Irish cricket is in a strange place. The cap on attendance around the 4,000 mark per match this week pales in comparison to previous visits of high-profile teams. A change of chief executive is in the offing, candidates currently being interviewed to replace the long-standing Warren Deutrom. A new figure will look to reinvigorate a sport struggling for domestic relevance. It will be some job.

It’s a sign of the negativity that, instead of the prospects of claiming an upset or two, Irish talking points focus on off-field issues. The barren fixture list for one. That the four most recent Irish debutants – set to become five this week – grew up playing cricket abroad, reflecting an apparent lack of faith in the Irish pathway, is another topic. Are we seeing the absence of access to English county cricket beginning to bite?
“I think everything comes first circle,” says Stirling. “The players who benefited from the English system are probably phasing out towards the back end of their careers.
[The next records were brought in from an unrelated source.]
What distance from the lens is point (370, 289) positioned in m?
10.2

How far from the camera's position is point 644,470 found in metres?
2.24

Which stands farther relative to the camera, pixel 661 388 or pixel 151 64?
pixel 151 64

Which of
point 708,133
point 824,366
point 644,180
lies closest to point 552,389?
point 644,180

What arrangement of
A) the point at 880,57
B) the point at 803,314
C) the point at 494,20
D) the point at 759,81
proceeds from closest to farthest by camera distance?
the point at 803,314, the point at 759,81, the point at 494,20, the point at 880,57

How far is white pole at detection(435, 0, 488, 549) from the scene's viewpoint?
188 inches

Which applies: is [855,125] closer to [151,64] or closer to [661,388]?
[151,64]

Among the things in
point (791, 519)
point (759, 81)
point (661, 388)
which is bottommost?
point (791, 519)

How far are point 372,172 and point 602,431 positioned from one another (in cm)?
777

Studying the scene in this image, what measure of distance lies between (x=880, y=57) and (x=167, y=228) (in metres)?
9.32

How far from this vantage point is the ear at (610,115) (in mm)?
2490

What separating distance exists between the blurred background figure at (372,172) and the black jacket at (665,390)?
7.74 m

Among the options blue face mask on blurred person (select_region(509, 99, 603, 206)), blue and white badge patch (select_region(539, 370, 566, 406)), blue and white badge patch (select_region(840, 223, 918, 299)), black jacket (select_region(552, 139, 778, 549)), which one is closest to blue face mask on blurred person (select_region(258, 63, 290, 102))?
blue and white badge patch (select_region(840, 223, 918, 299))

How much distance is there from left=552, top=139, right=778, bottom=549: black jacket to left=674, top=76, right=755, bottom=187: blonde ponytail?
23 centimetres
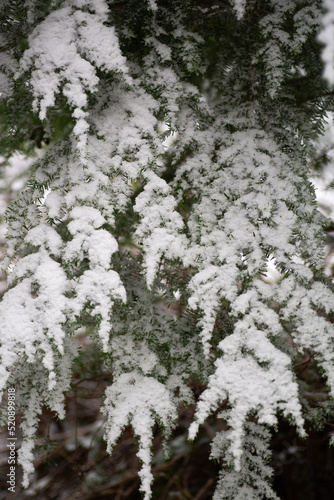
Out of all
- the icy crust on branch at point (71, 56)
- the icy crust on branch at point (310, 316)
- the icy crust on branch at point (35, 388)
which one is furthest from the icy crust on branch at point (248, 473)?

“Whenever I started, Jeremy Bray, Trent Johnston, Alex Cusack, Thinus Fourie, the list [of foreign-born internationals] was long. It just feels at the minute, it’s a phase. Hopefully the development in Ireland is strong.
“I don’t see anything that would discourage me from that in the future but you’re right, I think we need to get that balance in check.”
It’s easy to get caught up in the off-field negativity. English trips here are rare occurrences. For all the legitimate questions, there is still a small trace of novelty which should build something approaching excitement. “Any time from a personal point of view I put on the Irish playing kit that gets the juices flowing,” says Stirling.
“We need luck, we need balls to go to hand instead of the gaps and we need to be clear in what we do and execute well. Whatever happens from there happens. It is the start of this process, we’re moving towards the World Cup.
“Whatever happens in terms of results this week, we’ll get a lot out of it.”
Squads
Ireland: Paul Stirling (captain), Ross Adair, Benjamin Calitz, Curtis Campher, Gareth Delany, George Dockrell, Graham Hume, Matthew Humphreys, Barry McCarthy, Jordan Neill, Harry Tector, Lorcan Tucker, Ben White, Craig Young.
England: Jacob Bethell (capt), Sonny Baker, Tom Banton, Jos Buttler, Jordan Cox, Sam Curran, Scott Currie, Liam Dawson, Tom Hartley, Will Jacks, Jamie Overton, Adil Rashid, Rehan Ahmed, Phil Salt, Luke Wood.